Text excerpt.
============================================================
Next, a simple labor supply model is fitted to this observed distribution. The model assumes that each individual receives a wage offer (one of the three potential wages) and then decides on the number of hours of work. Individuals are assumed to choose their preferred option by weighing the enjoyment from consuming their earnings against the disutility of work for each alternative level of hours. While the utility of consumption increases with consumption, the marginal disutility of work increases as the time spent at work increases. In addition, there are unobserved components that introduce randomness to the individual decisions: individuals who are observationally identical (in the example, it could be imagined that all individuals in the population have the same age, education, and marital status) can nonetheless exhibit distinct optimal choice (because of personal characteristics that are not observable, such as an individual’s dislike for work). The observed differences in outcomes are thus the result of unobserved differences among individuals. The model depends on three parameters that measure the trade-off between consumption and work as well as the importance of the unobserved component in the distribution of individual choices.

Finally, assume that the probability that a given wage is offered is a single parameter for each wage level and that the process that generates the wage offer and the process that generates individual differences in taste for work are independent (meaning that the observation of the wage offered does not carry any information about the unobserved factors that determine the individual’s choices about work). Therefore, two independent probability parameters characterize the distribution of wages.

The likelihood of the observed sample is then the product over all observations of the probabilities that the hours of work and the wage are observed. For non-participants, the wage is missing and zero hours are observed. The logarithm of the likelihood simplifies the analysis and the search for the parameter values that yield the largest sample likelihood. In this example, it is the weighted sum of the logarithm of the probability of not working and the weighted sum of the summed logarithms of the probabilities of working positive hours for each possible level of hours and for all possible wages.
============================================================
Data records.
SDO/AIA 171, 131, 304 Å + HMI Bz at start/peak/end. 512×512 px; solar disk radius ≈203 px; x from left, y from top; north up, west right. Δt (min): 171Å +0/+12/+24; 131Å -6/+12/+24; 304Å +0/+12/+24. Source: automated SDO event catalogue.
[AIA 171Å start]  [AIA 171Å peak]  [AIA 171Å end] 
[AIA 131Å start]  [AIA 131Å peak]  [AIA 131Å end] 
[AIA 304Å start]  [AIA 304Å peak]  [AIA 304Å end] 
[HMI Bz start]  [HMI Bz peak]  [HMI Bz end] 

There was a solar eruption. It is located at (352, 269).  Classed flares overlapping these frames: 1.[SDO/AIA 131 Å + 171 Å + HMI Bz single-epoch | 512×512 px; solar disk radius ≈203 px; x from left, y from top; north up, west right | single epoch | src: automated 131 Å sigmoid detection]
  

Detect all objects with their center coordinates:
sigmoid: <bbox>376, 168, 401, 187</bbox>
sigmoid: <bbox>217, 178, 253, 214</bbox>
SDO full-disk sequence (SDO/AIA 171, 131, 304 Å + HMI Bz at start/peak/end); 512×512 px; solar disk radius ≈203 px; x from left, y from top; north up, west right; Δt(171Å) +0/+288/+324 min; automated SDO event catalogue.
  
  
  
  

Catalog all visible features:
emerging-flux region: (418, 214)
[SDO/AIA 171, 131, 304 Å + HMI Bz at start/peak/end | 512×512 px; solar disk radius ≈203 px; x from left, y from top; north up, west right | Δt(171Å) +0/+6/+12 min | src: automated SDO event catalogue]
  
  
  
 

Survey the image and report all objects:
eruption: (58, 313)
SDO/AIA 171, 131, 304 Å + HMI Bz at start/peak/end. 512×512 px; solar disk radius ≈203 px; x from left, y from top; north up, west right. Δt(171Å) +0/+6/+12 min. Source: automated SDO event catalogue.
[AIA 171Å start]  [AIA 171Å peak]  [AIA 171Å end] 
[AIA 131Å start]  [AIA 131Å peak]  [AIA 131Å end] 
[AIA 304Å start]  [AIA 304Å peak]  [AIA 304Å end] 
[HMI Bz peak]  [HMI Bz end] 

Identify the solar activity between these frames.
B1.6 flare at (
============================================================
Written exercise.
Please explain, using the labor supply excerpt above, why individuals who are observationally identical can still make different choices about how many hours to work. Answer in one to three sentences.

Result of this task.
They can differ because of personal characteristics that cannot be observed, such as an individual's dislike for work. These unobserved components add randomness to individual decisions, so the observed differences in outcomes come from unobserved differences among individuals.